Dear Statalist,

I am trying to extract the five words before and after a given keyword in a string variable (keyword-in-context analysis). Each keyword can occur multiple times in a string and each context should be written to a new variable. Also, the context should be displayed only up to the period, exclamation mark or question mark. Note that the text may have double spacing and line breaks.

Theoretically, this should be possible with "regexs" and "regexm", but I'm stuck. Maybe you have an idea?
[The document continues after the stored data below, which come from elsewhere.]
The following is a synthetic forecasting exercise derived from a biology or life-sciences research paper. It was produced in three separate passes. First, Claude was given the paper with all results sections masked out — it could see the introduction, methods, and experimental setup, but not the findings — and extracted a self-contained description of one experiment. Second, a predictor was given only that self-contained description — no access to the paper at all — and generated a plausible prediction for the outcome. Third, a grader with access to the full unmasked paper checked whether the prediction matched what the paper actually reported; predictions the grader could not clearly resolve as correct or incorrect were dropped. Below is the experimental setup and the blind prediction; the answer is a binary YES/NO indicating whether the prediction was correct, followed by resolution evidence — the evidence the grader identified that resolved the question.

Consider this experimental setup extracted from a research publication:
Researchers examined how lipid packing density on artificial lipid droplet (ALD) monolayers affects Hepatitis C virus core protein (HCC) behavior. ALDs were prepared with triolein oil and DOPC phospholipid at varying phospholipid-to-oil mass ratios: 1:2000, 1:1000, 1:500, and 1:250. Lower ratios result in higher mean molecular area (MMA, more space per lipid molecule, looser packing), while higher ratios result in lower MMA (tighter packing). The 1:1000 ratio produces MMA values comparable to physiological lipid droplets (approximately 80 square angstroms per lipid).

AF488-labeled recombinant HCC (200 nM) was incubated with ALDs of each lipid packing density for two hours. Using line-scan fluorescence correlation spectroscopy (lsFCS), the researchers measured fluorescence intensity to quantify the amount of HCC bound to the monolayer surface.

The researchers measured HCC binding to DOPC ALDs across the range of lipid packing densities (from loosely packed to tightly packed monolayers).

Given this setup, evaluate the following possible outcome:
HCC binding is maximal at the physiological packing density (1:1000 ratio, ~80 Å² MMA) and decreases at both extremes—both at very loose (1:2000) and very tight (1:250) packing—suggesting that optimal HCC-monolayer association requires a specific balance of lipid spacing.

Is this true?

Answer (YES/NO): NO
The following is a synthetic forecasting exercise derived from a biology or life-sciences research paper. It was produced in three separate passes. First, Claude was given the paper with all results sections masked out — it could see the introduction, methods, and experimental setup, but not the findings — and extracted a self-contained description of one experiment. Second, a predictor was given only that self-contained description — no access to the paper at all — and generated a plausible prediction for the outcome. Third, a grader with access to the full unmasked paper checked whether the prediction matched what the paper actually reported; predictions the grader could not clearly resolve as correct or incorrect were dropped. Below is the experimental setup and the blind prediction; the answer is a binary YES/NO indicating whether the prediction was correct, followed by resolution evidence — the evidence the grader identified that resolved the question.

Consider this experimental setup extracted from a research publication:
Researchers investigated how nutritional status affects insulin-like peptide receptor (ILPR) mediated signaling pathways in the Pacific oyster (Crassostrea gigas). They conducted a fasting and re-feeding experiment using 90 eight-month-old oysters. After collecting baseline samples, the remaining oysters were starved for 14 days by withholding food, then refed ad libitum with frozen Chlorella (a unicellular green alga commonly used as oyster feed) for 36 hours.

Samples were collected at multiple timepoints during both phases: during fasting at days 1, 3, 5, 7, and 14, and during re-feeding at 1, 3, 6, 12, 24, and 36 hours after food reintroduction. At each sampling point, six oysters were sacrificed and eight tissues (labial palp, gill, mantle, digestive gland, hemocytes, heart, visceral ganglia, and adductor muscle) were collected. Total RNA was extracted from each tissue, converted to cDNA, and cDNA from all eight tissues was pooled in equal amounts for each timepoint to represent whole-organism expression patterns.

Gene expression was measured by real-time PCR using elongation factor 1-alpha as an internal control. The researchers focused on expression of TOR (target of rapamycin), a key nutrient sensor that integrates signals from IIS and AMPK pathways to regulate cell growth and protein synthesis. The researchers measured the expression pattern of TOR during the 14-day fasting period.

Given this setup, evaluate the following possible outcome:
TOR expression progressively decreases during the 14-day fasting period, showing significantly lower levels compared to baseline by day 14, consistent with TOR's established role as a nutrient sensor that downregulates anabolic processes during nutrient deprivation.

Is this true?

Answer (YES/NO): YES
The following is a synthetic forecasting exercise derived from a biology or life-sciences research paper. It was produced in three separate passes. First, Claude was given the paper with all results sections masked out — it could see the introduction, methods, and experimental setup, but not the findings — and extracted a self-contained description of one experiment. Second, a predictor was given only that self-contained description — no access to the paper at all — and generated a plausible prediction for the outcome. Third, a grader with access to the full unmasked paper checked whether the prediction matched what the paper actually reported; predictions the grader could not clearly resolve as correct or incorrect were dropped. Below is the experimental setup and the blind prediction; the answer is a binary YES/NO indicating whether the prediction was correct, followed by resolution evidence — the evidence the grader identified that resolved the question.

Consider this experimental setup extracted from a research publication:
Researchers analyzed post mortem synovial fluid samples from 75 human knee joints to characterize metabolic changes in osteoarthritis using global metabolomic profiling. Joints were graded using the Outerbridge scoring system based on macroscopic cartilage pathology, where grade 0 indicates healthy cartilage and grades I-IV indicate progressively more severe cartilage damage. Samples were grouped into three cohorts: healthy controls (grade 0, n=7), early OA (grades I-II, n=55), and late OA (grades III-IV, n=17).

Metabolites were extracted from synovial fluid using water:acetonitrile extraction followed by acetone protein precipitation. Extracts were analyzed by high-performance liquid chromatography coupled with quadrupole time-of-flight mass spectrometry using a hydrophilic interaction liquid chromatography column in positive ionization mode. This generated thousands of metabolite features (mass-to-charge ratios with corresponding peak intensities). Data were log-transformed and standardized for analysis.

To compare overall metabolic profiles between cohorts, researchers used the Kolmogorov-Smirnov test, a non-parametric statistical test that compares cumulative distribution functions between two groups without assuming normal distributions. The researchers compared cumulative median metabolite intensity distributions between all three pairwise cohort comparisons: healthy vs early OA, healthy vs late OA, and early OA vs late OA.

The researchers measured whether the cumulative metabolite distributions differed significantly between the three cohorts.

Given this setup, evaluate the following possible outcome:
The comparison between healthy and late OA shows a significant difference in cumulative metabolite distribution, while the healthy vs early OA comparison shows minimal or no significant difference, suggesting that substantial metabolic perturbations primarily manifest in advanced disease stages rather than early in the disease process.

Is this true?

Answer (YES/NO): NO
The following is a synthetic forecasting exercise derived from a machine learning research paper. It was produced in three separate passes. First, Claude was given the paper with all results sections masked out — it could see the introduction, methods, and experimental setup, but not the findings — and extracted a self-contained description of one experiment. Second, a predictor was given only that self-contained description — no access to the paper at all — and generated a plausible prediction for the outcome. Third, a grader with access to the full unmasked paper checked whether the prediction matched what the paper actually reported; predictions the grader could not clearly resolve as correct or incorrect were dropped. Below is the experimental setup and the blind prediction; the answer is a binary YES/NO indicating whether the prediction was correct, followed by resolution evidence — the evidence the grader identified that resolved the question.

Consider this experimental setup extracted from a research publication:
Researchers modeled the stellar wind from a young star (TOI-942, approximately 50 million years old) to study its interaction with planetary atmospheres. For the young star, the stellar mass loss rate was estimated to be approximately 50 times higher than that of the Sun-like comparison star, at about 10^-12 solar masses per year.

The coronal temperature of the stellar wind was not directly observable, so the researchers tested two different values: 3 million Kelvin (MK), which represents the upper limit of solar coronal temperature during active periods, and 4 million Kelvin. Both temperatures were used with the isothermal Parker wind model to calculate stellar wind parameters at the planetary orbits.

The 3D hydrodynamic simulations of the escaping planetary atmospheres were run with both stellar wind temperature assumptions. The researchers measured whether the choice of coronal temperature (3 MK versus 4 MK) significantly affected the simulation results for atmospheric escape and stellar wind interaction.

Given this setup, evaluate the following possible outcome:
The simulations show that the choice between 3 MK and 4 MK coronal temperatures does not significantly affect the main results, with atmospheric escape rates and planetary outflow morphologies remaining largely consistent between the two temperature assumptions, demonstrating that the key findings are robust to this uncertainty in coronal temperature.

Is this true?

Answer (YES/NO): YES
Here is an example where the keyword of interest is "we" (including variants such as "we've", "we've", and "WE") and the text is in the variable "string". The variables of interest are we1, we2, we3 and we_freq. In the example, apostrophes are considered separate words, but that's not really important.

Code:
* Example generated by -dataex-. For more info, type help dataex
clear
input byte id str121 string str45 we1 str42 we2 str27 we3 byte we_freq
1 "Overall, we're confident that it's a great example. But what we really value is your feedback."                            "Overall, we're confident that it's"            "But what we really value is your feedback." ""                            2
2 "Now, there are  also some things we are afraid of. Here's a list of what We  think is scary.  Wait until we've shown you!" "there are  also some things we are afraid of." "Here's a list of what We  think is  scary." "Wait until we've shown you!" 3
3 "This is just a random text. Thanks, WE love it ;-)."                                                                       "Thanks, WE love it ;-)."                       ""                                           ""                            1
end

With thanks and regards,

Marvin